Van Gundy’s impressive resume, however, is not even his most appealing quality. Instead, Van Gundy’s value in Atlanta would be twofold: Stan develops young talent about as well as anyone in the league (just ask Dwyane Wade, who has said as much on more than one occasion) and, perhaps more importantly, demands consistency and professionalism from his players. His team’s are forever among the best defensive units in the league, they always overachieve and for the most part play sophisticated, assignment-based basketball. For a team and franchise that doesn’t expect anything better than second-round playoff exits and is content when they transpire, Van Gundy’s detail-obsessed approach would represent a culture shock and, eventually, a culture change.
Sure, Stan’s constant moaning, yelling, and complaining can get old after awhile, but consider that it will be awhile before the Hawks are contending again, and when that time comes the team can move in other, more even keel coaching directions. For now, though, Stan’s basketball genius (really, he knows the game as well as anyone and is a legitimate top three coach along with Pop and Doc), high standards and expectations, league-wide credibility and brutal honesty are just what the Hawks need if they ever plan on mattering again. Quite simply, landing Stan Van Gundy would be the best thing to happen to Hawks basketball since they traded for one Dominique Wilkins in 1982.

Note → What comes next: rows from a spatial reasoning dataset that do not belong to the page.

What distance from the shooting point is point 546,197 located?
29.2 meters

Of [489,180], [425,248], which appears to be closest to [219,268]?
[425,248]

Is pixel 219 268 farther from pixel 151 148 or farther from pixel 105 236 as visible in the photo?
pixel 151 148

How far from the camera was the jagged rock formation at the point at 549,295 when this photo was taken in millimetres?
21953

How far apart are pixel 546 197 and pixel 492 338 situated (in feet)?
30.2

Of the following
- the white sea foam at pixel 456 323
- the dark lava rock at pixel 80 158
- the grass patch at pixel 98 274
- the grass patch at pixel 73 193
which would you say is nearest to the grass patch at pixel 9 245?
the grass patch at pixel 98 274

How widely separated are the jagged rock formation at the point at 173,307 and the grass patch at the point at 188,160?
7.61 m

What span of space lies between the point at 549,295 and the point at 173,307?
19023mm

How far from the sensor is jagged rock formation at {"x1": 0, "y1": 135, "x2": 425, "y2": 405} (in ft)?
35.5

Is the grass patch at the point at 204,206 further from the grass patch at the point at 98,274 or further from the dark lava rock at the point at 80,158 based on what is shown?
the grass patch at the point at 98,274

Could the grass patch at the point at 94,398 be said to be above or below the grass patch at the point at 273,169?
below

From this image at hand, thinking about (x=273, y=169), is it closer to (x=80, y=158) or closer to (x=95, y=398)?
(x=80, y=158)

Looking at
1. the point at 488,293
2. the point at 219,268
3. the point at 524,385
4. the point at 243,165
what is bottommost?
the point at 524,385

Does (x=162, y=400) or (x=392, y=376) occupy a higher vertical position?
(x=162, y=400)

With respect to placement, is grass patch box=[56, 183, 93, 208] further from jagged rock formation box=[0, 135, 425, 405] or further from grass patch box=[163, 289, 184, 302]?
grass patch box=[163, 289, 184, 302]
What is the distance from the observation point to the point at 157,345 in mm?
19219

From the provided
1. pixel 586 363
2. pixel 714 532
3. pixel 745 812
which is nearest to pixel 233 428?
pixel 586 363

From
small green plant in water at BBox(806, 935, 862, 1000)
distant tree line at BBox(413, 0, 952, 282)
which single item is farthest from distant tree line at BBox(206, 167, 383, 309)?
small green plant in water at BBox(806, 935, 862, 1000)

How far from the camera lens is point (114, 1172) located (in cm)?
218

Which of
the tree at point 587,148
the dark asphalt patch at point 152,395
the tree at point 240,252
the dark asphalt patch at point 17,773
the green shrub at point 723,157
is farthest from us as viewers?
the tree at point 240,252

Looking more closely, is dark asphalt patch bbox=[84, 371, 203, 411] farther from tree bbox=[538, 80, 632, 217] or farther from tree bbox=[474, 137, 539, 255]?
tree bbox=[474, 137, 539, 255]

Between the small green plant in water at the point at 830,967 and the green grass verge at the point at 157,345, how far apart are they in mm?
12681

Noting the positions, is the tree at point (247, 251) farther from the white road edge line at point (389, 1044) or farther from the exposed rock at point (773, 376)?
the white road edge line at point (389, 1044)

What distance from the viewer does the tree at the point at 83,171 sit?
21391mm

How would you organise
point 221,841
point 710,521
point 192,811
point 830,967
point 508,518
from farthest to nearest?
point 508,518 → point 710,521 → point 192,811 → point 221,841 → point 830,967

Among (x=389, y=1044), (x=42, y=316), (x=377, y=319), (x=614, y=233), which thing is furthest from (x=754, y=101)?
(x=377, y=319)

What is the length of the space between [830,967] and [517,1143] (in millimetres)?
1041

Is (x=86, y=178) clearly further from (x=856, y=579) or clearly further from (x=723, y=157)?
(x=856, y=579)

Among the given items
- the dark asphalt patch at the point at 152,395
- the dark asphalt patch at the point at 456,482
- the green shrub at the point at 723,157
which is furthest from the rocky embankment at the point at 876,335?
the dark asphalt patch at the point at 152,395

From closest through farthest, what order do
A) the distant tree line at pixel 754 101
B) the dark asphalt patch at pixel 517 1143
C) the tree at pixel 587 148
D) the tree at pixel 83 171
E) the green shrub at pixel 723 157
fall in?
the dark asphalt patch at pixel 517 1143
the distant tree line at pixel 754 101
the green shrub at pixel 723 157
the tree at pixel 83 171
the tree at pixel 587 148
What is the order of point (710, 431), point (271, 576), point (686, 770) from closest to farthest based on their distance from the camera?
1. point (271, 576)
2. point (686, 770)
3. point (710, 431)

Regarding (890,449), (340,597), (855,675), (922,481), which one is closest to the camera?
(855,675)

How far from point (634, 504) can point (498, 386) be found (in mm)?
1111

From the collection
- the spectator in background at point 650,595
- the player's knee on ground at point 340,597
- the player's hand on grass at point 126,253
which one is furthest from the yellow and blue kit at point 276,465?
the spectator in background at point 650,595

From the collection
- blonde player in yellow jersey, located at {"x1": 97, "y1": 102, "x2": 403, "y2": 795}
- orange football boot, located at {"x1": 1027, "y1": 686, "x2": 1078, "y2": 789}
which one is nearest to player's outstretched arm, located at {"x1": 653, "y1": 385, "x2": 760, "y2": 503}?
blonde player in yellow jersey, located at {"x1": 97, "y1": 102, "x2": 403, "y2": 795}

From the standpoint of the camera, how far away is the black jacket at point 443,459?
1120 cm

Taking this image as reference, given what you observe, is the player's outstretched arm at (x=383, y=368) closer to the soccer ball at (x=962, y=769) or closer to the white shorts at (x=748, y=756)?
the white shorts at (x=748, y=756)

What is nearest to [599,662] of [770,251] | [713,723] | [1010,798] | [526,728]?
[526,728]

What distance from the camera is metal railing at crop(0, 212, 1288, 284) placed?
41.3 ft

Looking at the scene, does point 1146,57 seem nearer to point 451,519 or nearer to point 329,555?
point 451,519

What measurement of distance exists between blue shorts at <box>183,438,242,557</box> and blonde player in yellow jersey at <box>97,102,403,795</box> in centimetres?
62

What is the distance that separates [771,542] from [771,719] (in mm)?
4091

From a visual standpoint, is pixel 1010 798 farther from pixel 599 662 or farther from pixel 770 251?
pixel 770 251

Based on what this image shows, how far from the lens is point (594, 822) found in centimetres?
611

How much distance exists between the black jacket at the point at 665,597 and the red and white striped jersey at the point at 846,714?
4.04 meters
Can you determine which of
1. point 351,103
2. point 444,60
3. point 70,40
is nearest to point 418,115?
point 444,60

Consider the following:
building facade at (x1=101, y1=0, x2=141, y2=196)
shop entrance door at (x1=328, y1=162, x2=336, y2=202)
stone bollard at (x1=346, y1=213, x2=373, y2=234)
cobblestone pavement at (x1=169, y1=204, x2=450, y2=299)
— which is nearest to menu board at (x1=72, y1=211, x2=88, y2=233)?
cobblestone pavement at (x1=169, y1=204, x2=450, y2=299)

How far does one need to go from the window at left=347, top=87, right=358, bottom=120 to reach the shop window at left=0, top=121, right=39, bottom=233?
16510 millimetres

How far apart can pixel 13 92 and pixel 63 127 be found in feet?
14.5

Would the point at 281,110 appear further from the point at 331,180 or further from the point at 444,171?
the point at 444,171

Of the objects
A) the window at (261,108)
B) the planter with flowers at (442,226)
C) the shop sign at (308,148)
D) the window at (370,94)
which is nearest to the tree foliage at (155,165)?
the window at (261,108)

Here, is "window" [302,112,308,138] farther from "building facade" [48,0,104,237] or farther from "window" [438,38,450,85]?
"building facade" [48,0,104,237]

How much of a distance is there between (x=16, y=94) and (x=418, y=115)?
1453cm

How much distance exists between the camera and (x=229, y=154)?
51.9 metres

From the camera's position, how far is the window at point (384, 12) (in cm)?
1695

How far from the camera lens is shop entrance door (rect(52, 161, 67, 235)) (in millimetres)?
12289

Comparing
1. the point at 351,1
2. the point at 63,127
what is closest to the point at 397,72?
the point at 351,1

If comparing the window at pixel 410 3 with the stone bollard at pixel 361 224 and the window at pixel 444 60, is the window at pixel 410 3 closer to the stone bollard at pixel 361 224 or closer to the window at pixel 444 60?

Now, with all that said, there is one caveat to signing Stan: stars mean far more than coaches in the player-driven NBA and hiring Van Gundy would all but eliminate the Hawks from the Dwight Howard sweepstakes. D-12 called for Stan’s firing when they were together in Orlando, he likely wouldn’t sign up to play for the coach again, and despite his disappointing 2013 season, Dwight still one of only eight (by my count) established franchise players in the NBA. If Atlanta can sign Dwight, it’s an absolute no-brainer…and if hiring Stan prevents the aforementioned from happening, it would be a huge mistake. But if Howard isn’t a part of Atlanta’s future, Stan Van Gundy better be.